The contest over the will of Meyer Chinsky, which has been going on for over a week before Kings County Surrogato George A. Wingate, without a jury, was nearing its end yesterday as the attorney for the proponents of the will, Carl Sherman, and the attorney for the contestants, Adolph Feldblum, summed up their cases. Feldblum represents Chinsky’s nephews.
The last witnesses at the trial were doctors, who offered conflicting testimony. Dr. Luther Warren, professor of medicine at the Long Island College Hospital, declared that, in his opinion, based on the case history charts and bedside notes, Chinsky was mentally deficient after 8 p. m. on the night of April 6, 1933, at which time he was a patient at the Israel Zion Hospital. According to Dr. Luther, Chinsky was incompetent and unable to make a will.
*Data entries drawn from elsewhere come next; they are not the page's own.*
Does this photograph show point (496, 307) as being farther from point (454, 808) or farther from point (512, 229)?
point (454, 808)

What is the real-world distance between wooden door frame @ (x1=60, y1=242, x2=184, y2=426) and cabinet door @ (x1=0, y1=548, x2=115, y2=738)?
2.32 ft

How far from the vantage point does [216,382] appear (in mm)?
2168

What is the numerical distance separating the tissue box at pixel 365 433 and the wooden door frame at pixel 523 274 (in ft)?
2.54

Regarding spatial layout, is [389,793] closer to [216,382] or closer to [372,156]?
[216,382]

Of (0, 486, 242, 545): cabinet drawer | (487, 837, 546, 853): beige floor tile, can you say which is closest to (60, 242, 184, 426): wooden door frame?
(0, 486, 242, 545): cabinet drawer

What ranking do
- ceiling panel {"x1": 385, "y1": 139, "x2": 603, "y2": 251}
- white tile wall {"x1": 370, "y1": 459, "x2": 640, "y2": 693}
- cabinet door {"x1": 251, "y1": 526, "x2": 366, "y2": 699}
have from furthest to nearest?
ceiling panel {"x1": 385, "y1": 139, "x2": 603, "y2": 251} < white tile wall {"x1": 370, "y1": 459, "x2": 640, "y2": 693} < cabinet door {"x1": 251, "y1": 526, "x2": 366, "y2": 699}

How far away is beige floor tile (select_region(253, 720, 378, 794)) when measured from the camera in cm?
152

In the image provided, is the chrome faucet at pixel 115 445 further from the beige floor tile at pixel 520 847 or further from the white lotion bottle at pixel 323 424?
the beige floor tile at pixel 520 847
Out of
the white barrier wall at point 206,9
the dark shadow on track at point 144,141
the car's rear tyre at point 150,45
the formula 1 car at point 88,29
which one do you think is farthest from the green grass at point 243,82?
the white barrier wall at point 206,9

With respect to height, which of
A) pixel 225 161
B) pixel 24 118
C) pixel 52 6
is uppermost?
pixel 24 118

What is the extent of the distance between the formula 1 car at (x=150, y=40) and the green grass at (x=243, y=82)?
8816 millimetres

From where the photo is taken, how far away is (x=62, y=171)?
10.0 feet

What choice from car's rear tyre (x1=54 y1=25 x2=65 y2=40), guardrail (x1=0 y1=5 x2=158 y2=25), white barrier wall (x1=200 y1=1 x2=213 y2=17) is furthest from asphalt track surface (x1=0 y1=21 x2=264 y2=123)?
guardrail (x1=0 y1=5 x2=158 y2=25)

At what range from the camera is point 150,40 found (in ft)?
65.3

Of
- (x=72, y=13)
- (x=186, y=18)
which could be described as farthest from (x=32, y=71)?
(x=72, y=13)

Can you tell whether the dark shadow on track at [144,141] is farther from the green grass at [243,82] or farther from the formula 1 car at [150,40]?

The will had been signed by Chinsky at 12:30 a. m., April 7, and he died soon afterwards. According to the terms of the will, sixty per cent of the profits from the Star Hebrew Publishing Company, which he headed, went to the hospital and forty per cent was left for Rabbi Simon Glaser as executor to distribute among charitable institutions in this country and Palestine. The total amount of his estate exceeds $250,000. Chinsky’s nephews were willed $500 each.
SCARR WILL TESTIFY
Dr. Simon Blatteis, also of Long Island Hospital, who testified Monday for the contestants, was again called to the stand. He said that in his opinion Chinsky was unable to realize what he was doing after 9 p. m. on April 6. Dr. Henry T. Chickering, of the Presbyterian Hospital, was asked by Sherman whether anyone who was not present or attending Chinsky could tell from notes whether the man was competent to make a will at that time. Dr. Chickering declared that he did not think that would be possible.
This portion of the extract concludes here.